I believe you are correct in putting TGC in the centre of the complementarian movement at least in English-speaking countries. I think we need to be cautious though about privileging English-speaking or western Christianity
Hi John,
I don’t feel anywhere near as strongly about this as you do, judging by your two follow-up pieces.
Apart from “going beyond what is written”, cf Mikey Lynch, your two accusations are these:
“Bulter offers a reductionistic version of sex, and builds a reductionistic version of relationship.
His views invite a culture of male dominance or male entitlement”
From what you’ve quoted I don’t understand the charge of reductionism. It seems rather that Butler has commented on the central act of sex without excluding other aspects.

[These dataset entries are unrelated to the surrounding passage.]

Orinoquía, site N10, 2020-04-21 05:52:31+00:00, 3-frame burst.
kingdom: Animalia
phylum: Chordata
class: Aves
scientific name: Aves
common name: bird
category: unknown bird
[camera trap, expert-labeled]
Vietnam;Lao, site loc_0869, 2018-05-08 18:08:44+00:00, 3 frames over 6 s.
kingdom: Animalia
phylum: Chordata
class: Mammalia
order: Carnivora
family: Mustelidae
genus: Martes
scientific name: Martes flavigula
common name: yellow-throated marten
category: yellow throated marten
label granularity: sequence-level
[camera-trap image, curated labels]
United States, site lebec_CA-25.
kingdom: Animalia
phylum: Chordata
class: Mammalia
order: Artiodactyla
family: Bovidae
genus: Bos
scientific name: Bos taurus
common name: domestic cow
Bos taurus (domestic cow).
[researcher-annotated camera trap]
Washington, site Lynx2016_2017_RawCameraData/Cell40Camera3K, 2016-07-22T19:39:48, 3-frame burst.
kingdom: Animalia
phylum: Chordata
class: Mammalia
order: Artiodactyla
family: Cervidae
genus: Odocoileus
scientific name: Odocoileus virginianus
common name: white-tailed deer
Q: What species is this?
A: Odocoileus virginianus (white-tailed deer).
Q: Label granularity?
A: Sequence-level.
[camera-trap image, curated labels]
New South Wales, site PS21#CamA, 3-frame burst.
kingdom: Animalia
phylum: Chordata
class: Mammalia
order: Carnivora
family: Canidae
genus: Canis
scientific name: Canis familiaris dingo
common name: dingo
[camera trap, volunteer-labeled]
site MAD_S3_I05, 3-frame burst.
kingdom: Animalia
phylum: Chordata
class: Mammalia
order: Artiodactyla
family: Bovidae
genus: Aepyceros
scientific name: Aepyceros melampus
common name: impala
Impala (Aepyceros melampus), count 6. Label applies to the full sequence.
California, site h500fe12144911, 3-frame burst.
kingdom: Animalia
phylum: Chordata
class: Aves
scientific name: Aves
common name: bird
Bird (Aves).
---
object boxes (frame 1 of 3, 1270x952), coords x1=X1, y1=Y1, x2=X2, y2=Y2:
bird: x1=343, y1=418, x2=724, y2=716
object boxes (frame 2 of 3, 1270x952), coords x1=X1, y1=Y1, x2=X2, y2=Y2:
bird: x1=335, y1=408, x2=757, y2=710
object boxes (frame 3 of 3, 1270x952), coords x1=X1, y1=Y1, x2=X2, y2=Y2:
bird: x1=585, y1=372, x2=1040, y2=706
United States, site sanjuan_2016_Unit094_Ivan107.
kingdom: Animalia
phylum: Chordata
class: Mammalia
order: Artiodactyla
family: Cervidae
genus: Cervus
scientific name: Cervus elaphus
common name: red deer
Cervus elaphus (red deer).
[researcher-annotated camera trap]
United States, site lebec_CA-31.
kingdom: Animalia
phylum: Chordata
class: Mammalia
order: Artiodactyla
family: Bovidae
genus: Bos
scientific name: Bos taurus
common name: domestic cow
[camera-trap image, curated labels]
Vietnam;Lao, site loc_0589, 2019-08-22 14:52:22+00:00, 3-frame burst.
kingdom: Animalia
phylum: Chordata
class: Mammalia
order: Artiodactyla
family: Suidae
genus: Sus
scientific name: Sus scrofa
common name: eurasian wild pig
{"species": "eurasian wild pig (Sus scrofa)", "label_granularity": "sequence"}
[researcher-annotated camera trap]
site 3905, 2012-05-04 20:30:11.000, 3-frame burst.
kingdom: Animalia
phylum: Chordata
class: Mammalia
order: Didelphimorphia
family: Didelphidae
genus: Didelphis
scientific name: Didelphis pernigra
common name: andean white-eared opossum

Secondly, on the culture of male dominance: why should a spiritual analogy for coitus do that? Happy to grant that it’s cringeworthy. But I think that attaching spiritual significance to coitus only promotes male dominance if you view coitus as inherently an act of male dominance. What have I missed?
Best regards, and I do enjoy your writing,
James
James, the best suggestion I can make is for you to read what Butler wrote and determine whether you agree he has read into sexual intercourse a particular view of male-female relationships in general. Its about placing the male as essentially the initiator and women as “hospitable” in particular. The longer version of his piece was linked from the TGC site, but it has now vanished. The book is on Amazon and Koorong. It’s called Beautiful Union. Or I can send you the excerpt if you like.